Data entries
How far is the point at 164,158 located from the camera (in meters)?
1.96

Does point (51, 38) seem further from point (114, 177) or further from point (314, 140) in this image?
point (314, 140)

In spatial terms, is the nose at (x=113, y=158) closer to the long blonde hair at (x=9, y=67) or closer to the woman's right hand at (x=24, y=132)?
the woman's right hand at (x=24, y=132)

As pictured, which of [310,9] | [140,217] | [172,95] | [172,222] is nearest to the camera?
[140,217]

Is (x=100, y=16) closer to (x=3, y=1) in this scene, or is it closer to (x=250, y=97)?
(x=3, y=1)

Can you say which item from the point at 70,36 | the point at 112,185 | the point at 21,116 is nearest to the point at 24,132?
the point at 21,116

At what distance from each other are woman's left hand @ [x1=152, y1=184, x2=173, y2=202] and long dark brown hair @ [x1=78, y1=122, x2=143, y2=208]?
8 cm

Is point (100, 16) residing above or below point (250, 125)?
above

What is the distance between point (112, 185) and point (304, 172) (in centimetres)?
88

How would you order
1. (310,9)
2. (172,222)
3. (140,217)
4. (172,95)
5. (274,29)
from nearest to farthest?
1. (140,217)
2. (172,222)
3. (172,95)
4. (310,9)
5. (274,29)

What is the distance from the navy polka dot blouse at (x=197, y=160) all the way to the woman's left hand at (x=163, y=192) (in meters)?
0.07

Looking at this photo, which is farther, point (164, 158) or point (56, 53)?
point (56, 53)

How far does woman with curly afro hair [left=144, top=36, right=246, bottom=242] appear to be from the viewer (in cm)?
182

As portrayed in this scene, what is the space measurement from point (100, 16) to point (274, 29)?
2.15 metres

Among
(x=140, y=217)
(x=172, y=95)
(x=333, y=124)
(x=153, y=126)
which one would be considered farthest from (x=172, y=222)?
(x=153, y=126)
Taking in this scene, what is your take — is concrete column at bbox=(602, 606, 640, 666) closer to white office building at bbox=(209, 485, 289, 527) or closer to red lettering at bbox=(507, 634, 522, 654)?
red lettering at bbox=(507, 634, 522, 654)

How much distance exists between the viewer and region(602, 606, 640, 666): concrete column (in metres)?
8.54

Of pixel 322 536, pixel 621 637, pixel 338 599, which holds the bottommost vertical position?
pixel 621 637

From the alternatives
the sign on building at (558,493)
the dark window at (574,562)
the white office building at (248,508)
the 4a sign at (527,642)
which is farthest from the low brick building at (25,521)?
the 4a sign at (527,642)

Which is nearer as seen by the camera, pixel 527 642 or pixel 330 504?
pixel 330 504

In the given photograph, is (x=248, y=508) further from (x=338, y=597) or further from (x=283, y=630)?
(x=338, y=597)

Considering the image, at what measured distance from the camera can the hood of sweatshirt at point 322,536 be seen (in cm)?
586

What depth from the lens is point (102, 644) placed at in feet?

**WORK TO BE COMPLETED:**
Write out all the entries exactly.

**RESULT:**
How far is the point at 164,158 located from the camera (in meters)?
1.96

Does point (51, 38) seem further from point (114, 177) or further from point (314, 140) in this image?
point (314, 140)

In spatial terms, is the nose at (x=113, y=158) closer to the long blonde hair at (x=9, y=67) or closer to the woman's right hand at (x=24, y=132)?
the woman's right hand at (x=24, y=132)

As pictured, which of [310,9] | [140,217] | [172,95] | [172,222] is nearest to the camera?
[140,217]

Is (x=100, y=16) closer to (x=3, y=1) in this scene, or is it closer to (x=250, y=97)?
(x=3, y=1)

Can you say which item from the point at 70,36 | the point at 112,185 | the point at 21,116 is nearest to the point at 24,132?
the point at 21,116

At what distance from each other are woman's left hand @ [x1=152, y1=184, x2=173, y2=202] and long dark brown hair @ [x1=78, y1=122, x2=143, y2=208]?
8 cm

Is point (100, 16) residing above or below point (250, 125)?
above

What is the distance between point (112, 185) and point (304, 172) (in centimetres)?
88

How would you order
1. (310,9)
2. (172,222)
3. (140,217)
4. (172,95)
5. (274,29)
from nearest to farthest?
1. (140,217)
2. (172,222)
3. (172,95)
4. (310,9)
5. (274,29)

What is the distance from the navy polka dot blouse at (x=197, y=160) all the way to the woman's left hand at (x=163, y=192) (in meters)?
0.07

Looking at this photo, which is farther, point (164, 158) or point (56, 53)?
point (56, 53)

How far does woman with curly afro hair [left=144, top=36, right=246, bottom=242] appear to be from the viewer (in cm)?
182

As portrayed in this scene, what is the space measurement from point (100, 16) to point (274, 29)?
2.15 metres

Among
(x=140, y=217)
(x=172, y=95)
(x=333, y=124)
(x=153, y=126)
which one would be considered farthest from (x=172, y=222)?
(x=153, y=126)
Taking in this scene, what is your take — is concrete column at bbox=(602, 606, 640, 666) closer to white office building at bbox=(209, 485, 289, 527) or closer to red lettering at bbox=(507, 634, 522, 654)?
red lettering at bbox=(507, 634, 522, 654)

How much distance exists between the viewer and region(602, 606, 640, 666): concrete column (in metres)?
8.54

Of pixel 322 536, pixel 621 637, pixel 338 599, which holds the bottommost vertical position?
pixel 621 637

From the alternatives
the sign on building at (558,493)
the dark window at (574,562)
the white office building at (248,508)
the 4a sign at (527,642)
which is farthest from the low brick building at (25,521)?
the 4a sign at (527,642)

Which is nearer as seen by the camera, pixel 527 642 or pixel 330 504?
pixel 330 504

In the given photograph, is (x=248, y=508) further from (x=338, y=597) or further from (x=283, y=630)?
(x=338, y=597)

Considering the image, at what measured distance from the camera can the hood of sweatshirt at point 322,536 be seen (in cm)?
586

What depth from the lens is point (102, 644) placed at in feet?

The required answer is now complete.